To watch her daughter slip away. To say good-bye.

“Stay strong,” I say.

She turns and waves, and the morning of another terrible day creeps up on us like a thug with a lead pipe.

“CHECK ME OUT,” Troy says.

He stands in the doorway to the bedroom wearing a pair of jeans that’s as big as three pairs of mine. He pulls on the waistband until there’s a gap of about two inches between his stomach and the pants.

“I couldn’t even fit in these a month ago.”

I can see it in his face too. The walking and the dieting are paying off. He’s definitely slimming down.

He wants to celebrate by going to a movie. I’m not in the mood, but he hasn’t been to a theater in years, and I can’t say no after he offers to pay my way.

There’s almost nobody in the audience at noon on a Wednesday. A gang of fidgety kids on summer vacation and the harried mommy overseeing them. A worn-out old man toting a collection of battered shopping bags who’s just paying for a comfortable seat and air-conditioning, a couple hours off the street.

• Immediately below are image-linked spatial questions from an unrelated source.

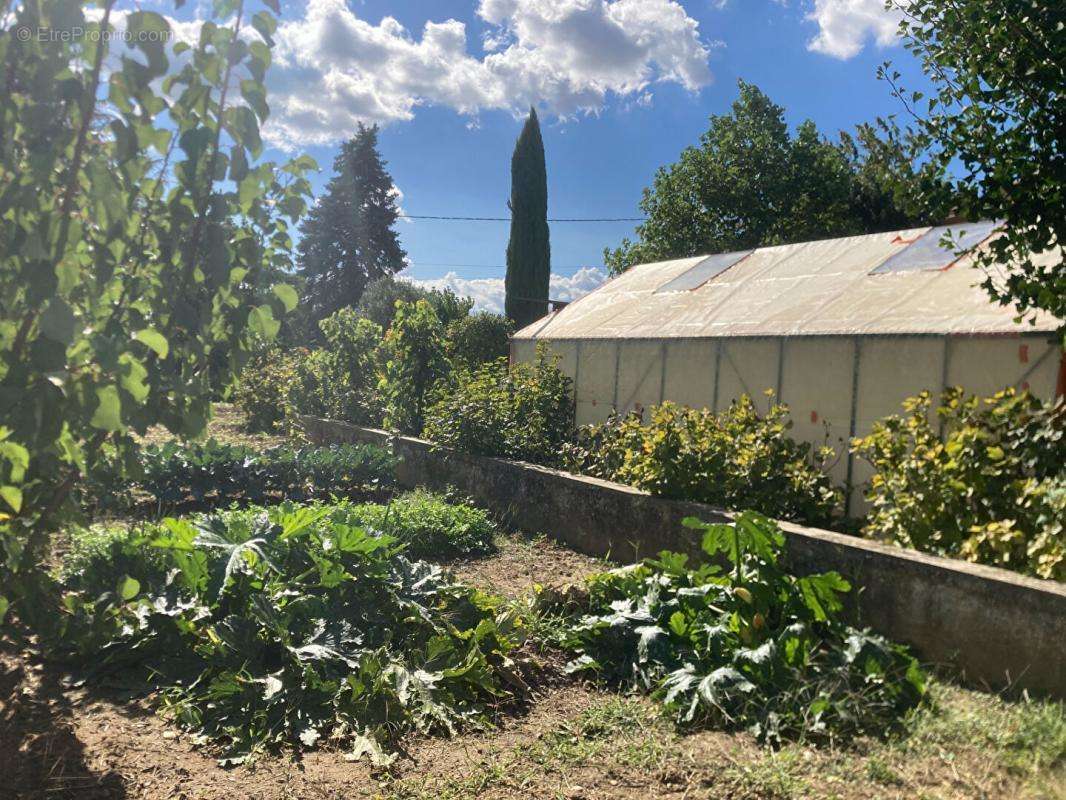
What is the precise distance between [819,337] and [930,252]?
5.40ft

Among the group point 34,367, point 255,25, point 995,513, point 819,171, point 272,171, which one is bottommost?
point 995,513

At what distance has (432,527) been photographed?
21.4ft

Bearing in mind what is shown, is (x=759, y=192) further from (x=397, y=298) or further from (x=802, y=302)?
(x=802, y=302)

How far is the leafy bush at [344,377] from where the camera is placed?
13.5m

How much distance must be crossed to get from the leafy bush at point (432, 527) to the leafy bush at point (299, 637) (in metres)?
1.97

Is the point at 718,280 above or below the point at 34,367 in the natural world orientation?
above

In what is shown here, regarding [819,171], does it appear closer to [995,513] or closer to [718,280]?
[718,280]

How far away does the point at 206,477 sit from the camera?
8.17m

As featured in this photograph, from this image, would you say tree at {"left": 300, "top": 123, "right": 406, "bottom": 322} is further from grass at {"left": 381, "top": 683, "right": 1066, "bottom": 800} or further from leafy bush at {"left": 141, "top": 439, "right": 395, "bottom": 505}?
grass at {"left": 381, "top": 683, "right": 1066, "bottom": 800}

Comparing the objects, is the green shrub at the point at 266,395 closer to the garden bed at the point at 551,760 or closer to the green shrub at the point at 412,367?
the green shrub at the point at 412,367

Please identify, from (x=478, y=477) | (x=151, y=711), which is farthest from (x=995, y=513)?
(x=478, y=477)

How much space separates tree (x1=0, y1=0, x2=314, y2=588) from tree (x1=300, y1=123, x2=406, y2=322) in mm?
38969

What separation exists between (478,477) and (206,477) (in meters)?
2.81

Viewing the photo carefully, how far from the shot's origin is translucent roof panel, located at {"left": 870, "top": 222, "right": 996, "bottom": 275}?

The armrests lift up, so Troy has plenty of room. He’s excited, telling me all about the movie before the lights go down. He’s been looking forward to it for months. I don’t know why. It’s a horror film, vampires fighting werewolves. Dumb. One of the actresses looks a lot like Zalika. She’s supposed to be evil, but I root for her anyway. Of course, she dies in the end.

We stroll down Hollywood Boulevard afterward, check out the stars on the sidewalk, the handprints. Some asshole dressed like Charlie Chaplin follows Troy, imitating his lumbering gait while the tourists laugh. I want to punch him in the mouth.